Two of the most important trends that shape the era of digitization and the fourth industrial revolution are data modernization and cloud computing. Data modernization refers to the use of advanced data management tools for handling very large amounts of data from a variety of heterogeneous sources, including both well-structured and unstructured datasets. Specifically, data modernization tools enable organizations to collect and analyze the proliferating volumes of social media and Internet of Things (IoT) datasets, which can be hardly stored and processed within conventional databases and data warehouses. The use of such tools facilitates the development of Big Data and Artificial Intelligence (AI) applications. On the other hand, cloud computing enables access to large amounts of IT resources such as storage and computing cycles, which are also among the prerequisites for the development, deployment and operation of data-driven applications at scale.
These two trends complement and reinforce each other. Data modernization tools run on the cloud in order to take advantage of its scalability, capacity, elasticity and quality of service. Hence, the expanded use of cloud computing boosts data modernization. At the same time data modernization drives the development of cloud computing, given that the execution of data-centric applications like AI hinges on the availability of large amounts of computing resources. It is no accident that some of the most popular cloud applications like Machine Learning as a Service (MLaaS) are directly related to data modernization tools. In this context, it’s not clear whether data modernization drives cloud computing or the other way round. To explore this concept, one has to take a closer look on these two technological trends.

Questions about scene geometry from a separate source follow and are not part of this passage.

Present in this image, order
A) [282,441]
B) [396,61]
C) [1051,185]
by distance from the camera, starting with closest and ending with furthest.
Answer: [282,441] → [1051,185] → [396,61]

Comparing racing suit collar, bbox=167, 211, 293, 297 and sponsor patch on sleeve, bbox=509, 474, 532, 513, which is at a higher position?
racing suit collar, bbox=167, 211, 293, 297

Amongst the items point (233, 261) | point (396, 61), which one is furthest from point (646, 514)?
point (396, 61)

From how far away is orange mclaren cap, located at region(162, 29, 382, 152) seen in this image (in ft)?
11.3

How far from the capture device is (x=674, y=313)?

The Process of Data Modernization
Traditionally, organizations have been focusing on transactional data and reporting applications based on legacy databases. This is no longer the case, as modern enterprises have to deal with unstructured data as well, such as images, voice audio, comments on social networks, content of e-mails, as well as data from sensors and internet connected devices. Conventional databases fall short when it comes to handling large volumes of such unstructured data. That’s where data modernization infrastructures and tools come in. As a first step, they complement legacy transaction databases with other datastores like Big Data databases, Data Lakes and NoSQL databases. The latter offer significant scalability and cost effectiveness advantages over conventional data management infrastructures.

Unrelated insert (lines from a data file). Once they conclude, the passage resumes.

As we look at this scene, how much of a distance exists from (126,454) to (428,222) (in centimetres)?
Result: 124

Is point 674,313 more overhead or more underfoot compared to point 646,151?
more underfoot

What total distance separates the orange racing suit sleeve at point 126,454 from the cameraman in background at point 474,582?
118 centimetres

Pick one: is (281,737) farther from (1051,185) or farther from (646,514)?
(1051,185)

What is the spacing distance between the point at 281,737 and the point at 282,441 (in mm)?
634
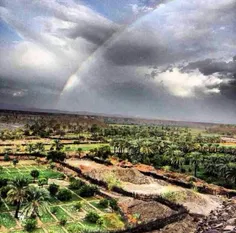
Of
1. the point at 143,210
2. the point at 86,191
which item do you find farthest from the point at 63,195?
the point at 143,210

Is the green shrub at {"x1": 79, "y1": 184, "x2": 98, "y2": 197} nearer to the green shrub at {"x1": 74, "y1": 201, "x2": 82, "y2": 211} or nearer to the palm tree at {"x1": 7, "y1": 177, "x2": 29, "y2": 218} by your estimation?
the green shrub at {"x1": 74, "y1": 201, "x2": 82, "y2": 211}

Note however that legacy databases and data warehouses are still present in the enterprise data management infrastructures. This is because such databases are superior when it comes to working with structured data in transactional applications. However, data modernization infrastructures provide the means for developing novel Big Data applications that enable new opportunities for improving business processes and generating new revenue streams.
The Role of the Cloud
The cloud is nowadays the enabling infrastructure for data modernization, as it offers a number of compelling features such as:
- Capacity: Cloud computing infrastructures enable organizations to access any amount of resources (e.g., computing cycles) needed by Big Data applications.
- Elasticity: Cloud infrastructures provide the means for automatically provisioning more or less resources as required by the application. There is no longer a need for processing manually placed requests for provisioning or deprovisioning resources.
- Pay as you Go: With the cloud companies can pay for the amount of the resources they use i.e. the resources needed for storing and processing Big Data. This provides flexibility and obviates the need for expensive capital expenditure.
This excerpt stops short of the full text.